> [WRITTEN REQUEST]: Update the data below by changing every "stove door" to "oven door" and leaving everything else as it is.

Scene question data:
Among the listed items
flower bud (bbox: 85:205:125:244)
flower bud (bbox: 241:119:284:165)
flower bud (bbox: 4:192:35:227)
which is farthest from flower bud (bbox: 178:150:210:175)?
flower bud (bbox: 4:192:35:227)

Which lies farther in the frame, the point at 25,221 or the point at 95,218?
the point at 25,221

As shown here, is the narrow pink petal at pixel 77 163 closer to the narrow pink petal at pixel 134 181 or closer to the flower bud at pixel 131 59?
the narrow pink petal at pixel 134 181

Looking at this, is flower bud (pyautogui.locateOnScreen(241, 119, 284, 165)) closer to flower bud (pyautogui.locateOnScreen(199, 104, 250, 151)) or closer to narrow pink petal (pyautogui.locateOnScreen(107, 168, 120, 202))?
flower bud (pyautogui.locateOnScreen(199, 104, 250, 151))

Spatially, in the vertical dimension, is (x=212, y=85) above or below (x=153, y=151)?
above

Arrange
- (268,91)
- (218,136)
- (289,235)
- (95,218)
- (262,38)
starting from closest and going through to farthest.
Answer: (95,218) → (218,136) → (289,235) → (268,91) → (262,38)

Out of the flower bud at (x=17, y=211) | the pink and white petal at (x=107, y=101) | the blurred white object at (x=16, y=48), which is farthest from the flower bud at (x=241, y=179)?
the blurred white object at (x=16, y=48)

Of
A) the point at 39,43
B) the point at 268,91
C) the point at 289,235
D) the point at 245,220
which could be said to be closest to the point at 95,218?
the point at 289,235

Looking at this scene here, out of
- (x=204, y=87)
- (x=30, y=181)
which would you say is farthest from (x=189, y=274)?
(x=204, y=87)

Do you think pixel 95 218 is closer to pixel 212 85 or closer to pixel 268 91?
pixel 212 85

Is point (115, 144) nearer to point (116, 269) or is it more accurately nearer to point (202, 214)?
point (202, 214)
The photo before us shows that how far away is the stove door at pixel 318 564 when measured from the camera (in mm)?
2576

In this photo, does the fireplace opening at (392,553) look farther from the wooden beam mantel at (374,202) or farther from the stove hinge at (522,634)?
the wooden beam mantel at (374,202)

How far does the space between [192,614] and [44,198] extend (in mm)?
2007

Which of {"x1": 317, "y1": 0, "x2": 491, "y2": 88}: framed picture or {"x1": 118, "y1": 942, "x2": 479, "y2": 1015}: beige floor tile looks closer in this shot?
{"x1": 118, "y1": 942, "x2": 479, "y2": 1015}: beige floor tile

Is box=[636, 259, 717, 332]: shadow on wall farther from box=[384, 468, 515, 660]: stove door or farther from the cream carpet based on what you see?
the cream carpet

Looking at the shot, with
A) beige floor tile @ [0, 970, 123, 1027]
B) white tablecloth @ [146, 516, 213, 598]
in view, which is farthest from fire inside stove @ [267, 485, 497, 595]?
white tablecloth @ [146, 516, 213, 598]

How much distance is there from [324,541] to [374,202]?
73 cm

> [RESPONSE TO THE TASK]:
Among the listed items
flower bud (bbox: 85:205:125:244)
flower bud (bbox: 241:119:284:165)
flower bud (bbox: 4:192:35:227)
which is farthest from flower bud (bbox: 178:150:210:175)?
flower bud (bbox: 4:192:35:227)

Which lies farther in the frame, the point at 25,221 or the point at 95,218?
the point at 25,221

As shown here, is the narrow pink petal at pixel 77 163 closer to the narrow pink petal at pixel 134 181 or closer to the flower bud at pixel 131 59?
the narrow pink petal at pixel 134 181

Looking at this, is flower bud (pyautogui.locateOnScreen(241, 119, 284, 165)) closer to flower bud (pyautogui.locateOnScreen(199, 104, 250, 151)) or closer to narrow pink petal (pyautogui.locateOnScreen(107, 168, 120, 202))?
flower bud (pyautogui.locateOnScreen(199, 104, 250, 151))

Spatially, in the vertical dimension, is (x=212, y=85) above or below (x=153, y=151)?
above

Arrange
- (268,91)
- (218,136)
- (289,235)
- (95,218)
- (262,38)
starting from closest and going through to farthest.
Answer: (95,218) → (218,136) → (289,235) → (268,91) → (262,38)

Out of the flower bud at (x=17, y=211) | the pink and white petal at (x=107, y=101) | the blurred white object at (x=16, y=48), which is farthest from the flower bud at (x=241, y=179)?
the blurred white object at (x=16, y=48)

Of
A) the point at 39,43
B) the point at 268,91
C) the point at 289,235
D) the point at 245,220
which could be said to be closest to the point at 95,218?
the point at 289,235

Looking at this scene here, out of
- (x=204, y=87)
- (x=30, y=181)
which would you say is farthest from (x=189, y=274)?
(x=204, y=87)

Do you think pixel 95 218 is closer to pixel 212 85 or closer to pixel 268 91?
pixel 212 85

Is point (115, 144) nearer to point (116, 269) or is it more accurately nearer to point (202, 214)?
point (202, 214)
The photo before us shows that how far away is the oven door at pixel 318 564 when measured from the camera (in mm)?
2576

In this photo, does the fireplace opening at (392,553) look farther from the wooden beam mantel at (374,202) or farther from the stove hinge at (522,634)?
the wooden beam mantel at (374,202)

How far does the space between [192,614] and [44,198] extend (in mm)?
2007

Which of {"x1": 317, "y1": 0, "x2": 491, "y2": 88}: framed picture or {"x1": 118, "y1": 942, "x2": 479, "y2": 1015}: beige floor tile looks closer in this shot?
{"x1": 118, "y1": 942, "x2": 479, "y2": 1015}: beige floor tile

Is box=[636, 259, 717, 332]: shadow on wall farther from box=[384, 468, 515, 660]: oven door or farther from the cream carpet based on what you see?
the cream carpet

Looking at the shot, with
A) beige floor tile @ [0, 970, 123, 1027]
B) white tablecloth @ [146, 516, 213, 598]
in view, which is farthest from fire inside stove @ [267, 485, 497, 595]?
white tablecloth @ [146, 516, 213, 598]

How much distance is there from [324,541] to [374,202]?
73 cm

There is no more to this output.